Qu’il s’agisse des agents publics, des cadres ou des élus, nous constatons au quotidien à quel point la dématérialisation, initialement mise en oeuvre pour répondre à divers enjeux, est aujourd’hui devenue indispensable.
Elle répond à des impératifs forts de bonne gouvernance : gain d’efficacité, sécurisation des procédures, meilleure transparence ou enjeux environnementaux. Elle répond également aux attentes des usagers, des élus et des organisations publiques.
Cadre territorial, j’ai eu l’opportunité de constater, au fil de mes expériences dans différentes communes ainsi que lors de formations auprès d’agents publics, l’importance croissante accordée aux procédures de dématérialisation. Dans les Landes, l’Alpi joue un rôle clé. Elle a su mesurer les enjeux, conseiller les collectivités et les accompagner dans la durée.
Plusieurs exemples illustrent concrètement cet accompagnement.
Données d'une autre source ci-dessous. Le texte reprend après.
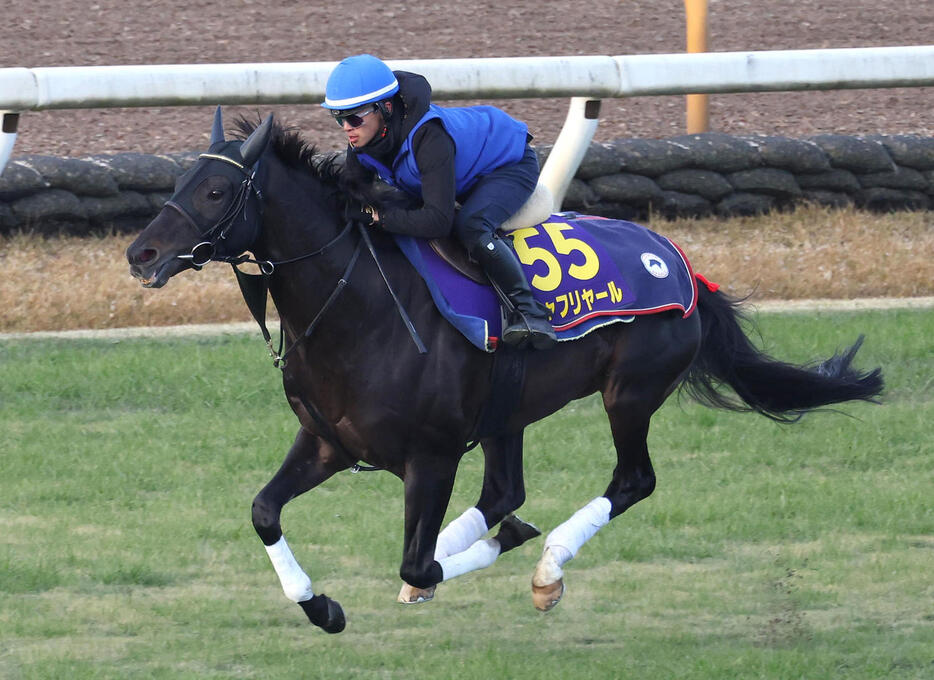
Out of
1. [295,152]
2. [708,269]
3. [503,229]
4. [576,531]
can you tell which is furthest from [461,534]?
[708,269]

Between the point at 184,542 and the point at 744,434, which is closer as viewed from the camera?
the point at 184,542

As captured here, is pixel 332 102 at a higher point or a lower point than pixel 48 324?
higher

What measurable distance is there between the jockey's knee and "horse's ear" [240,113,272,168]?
5.02 feet

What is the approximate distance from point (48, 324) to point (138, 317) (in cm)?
61

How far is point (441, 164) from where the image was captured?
543cm

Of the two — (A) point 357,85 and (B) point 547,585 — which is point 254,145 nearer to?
(A) point 357,85

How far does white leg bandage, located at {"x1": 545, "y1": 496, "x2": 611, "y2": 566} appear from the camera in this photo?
5.80 metres

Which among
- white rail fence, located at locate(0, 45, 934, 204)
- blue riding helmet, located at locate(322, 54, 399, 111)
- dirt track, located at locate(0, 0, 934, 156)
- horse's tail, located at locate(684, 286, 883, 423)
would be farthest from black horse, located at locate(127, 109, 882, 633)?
dirt track, located at locate(0, 0, 934, 156)

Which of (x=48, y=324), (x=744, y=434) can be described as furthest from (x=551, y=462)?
(x=48, y=324)

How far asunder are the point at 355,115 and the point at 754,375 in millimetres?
2411

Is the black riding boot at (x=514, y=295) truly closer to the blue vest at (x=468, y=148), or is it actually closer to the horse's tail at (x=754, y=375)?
the blue vest at (x=468, y=148)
Transmission des délibérations et contrôle de légalité
L’un des premiers enjeux fut de garantir la transmission fiable des actes administratifs aux services de l’État. La plateforme ACTES (Aide au Contrôle de légalité dématérialisé) permet de sécuriser ces procédures, en renforçant la reconnaissance des délibérations comme actes officiels et en assurant leur archivage. Usagers comme agents publics en perçoivent l’utilité directe dans l’application des décisions des élus. Aux délibérations, on peut ajouter les décisions, arrêtés, conventions.
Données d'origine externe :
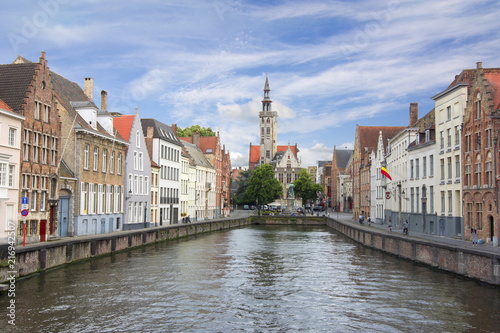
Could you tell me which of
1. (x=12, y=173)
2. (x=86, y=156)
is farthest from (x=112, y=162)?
(x=12, y=173)

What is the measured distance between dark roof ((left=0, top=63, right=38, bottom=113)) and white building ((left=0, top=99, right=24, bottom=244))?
5.08ft

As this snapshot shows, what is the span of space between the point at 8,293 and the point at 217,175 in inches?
2933

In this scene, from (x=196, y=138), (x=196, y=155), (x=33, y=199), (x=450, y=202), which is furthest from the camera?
(x=196, y=138)

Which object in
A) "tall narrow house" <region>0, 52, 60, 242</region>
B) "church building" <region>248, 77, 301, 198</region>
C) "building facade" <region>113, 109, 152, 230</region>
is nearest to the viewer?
"tall narrow house" <region>0, 52, 60, 242</region>

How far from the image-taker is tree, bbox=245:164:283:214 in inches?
4439

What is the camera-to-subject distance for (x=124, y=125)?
168ft

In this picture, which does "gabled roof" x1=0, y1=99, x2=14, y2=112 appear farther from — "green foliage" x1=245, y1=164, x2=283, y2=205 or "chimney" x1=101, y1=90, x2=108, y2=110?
"green foliage" x1=245, y1=164, x2=283, y2=205

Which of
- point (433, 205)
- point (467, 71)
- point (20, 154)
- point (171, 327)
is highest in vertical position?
point (467, 71)

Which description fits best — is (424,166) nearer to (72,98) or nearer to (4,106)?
(72,98)

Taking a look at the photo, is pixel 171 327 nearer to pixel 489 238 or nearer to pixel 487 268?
pixel 487 268

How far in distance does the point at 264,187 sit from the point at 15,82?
8218 centimetres

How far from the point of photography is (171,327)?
16906 millimetres

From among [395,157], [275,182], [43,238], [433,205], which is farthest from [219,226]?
[275,182]

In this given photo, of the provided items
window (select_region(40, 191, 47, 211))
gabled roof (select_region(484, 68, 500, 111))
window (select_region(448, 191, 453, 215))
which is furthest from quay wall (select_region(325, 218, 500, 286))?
window (select_region(40, 191, 47, 211))
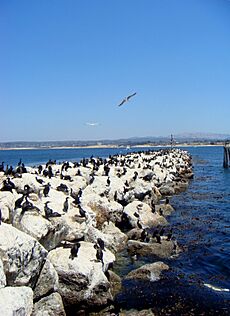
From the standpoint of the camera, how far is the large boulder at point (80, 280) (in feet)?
41.1

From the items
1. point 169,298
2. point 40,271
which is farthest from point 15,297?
point 169,298

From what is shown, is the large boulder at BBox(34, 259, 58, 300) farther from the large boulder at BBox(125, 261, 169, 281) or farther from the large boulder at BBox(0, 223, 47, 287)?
the large boulder at BBox(125, 261, 169, 281)

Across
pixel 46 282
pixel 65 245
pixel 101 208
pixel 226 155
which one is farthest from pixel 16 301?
pixel 226 155

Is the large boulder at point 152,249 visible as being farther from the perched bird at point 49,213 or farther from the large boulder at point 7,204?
the large boulder at point 7,204

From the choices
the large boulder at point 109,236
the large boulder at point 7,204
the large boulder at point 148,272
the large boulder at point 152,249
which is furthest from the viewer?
the large boulder at point 152,249

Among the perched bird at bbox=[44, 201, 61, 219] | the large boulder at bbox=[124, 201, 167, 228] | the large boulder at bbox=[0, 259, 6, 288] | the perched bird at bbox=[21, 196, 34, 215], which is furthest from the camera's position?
the large boulder at bbox=[124, 201, 167, 228]

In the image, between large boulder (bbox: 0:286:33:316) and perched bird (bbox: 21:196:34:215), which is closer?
large boulder (bbox: 0:286:33:316)

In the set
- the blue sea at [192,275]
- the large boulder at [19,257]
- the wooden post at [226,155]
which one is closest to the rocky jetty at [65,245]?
the large boulder at [19,257]

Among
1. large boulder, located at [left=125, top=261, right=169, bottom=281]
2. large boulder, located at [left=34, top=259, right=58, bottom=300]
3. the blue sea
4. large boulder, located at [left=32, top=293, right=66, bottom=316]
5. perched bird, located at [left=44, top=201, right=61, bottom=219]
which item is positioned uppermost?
perched bird, located at [left=44, top=201, right=61, bottom=219]

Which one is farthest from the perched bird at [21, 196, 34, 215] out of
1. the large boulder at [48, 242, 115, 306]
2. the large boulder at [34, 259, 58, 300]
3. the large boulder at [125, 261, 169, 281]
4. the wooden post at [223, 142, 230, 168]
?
the wooden post at [223, 142, 230, 168]

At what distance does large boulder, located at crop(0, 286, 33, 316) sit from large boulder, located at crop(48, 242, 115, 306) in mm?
2234

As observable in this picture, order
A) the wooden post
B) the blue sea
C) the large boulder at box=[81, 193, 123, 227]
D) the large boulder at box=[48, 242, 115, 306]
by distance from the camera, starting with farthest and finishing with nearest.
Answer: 1. the wooden post
2. the large boulder at box=[81, 193, 123, 227]
3. the blue sea
4. the large boulder at box=[48, 242, 115, 306]

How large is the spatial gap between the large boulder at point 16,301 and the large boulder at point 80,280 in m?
2.23

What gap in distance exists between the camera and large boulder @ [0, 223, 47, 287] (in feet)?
35.9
Évolution des nomenclatures comptables
Le passage progressif des collectivités de la M12 à la M14, puis à la généralisation de la M57, a mis en évidence l’apport essentiel de la dématérialisation dans la gestion budgétaire. Elle favorise la transparence, respecte les principes budgétaires (sincérité, annualité, spécialité) et facilite le suivi, le contrôle et l’alerte sur les éventuelles dérives financières. La dématérialisation est aussi un outil d’aide au suivi de la gestion, d’appropriation des techniques comptables, d’aide à l’analyse ; acteurs des services publics et contrôle de légalité en trouvent l’utilité.
Coffre-fort numérique
Dernière avancée notable, la suppression des bulletins de paie papier au profit d’un coffre-fort numérique pour les agents constitue un gain à la fois environnemental, logistique et sécuritaire.
La dématérialisation est un outil de simplification, de modernisation et de sécurisation des procédures administratives. Elle introduit des pratiques plus respectueuses de l’environnement, tout en s’adaptant aux évolutions réglementaires et technologiques.
L’Alpi a tenu et tient, auprès des collectivités, des établissements publics et des acteurs locaux, un rôle essentiel par les compétences proposées, les métiers, les logiciels, ainsi que par sa veille et son accompagnement.
À l’heure où la mutualisation des services devient une nécessité pour optimiser le fonctionnement des collectivités et des EPCI, je peux affirmer que la dématérialisation s’impose comme une composante incontournable des missions du service public.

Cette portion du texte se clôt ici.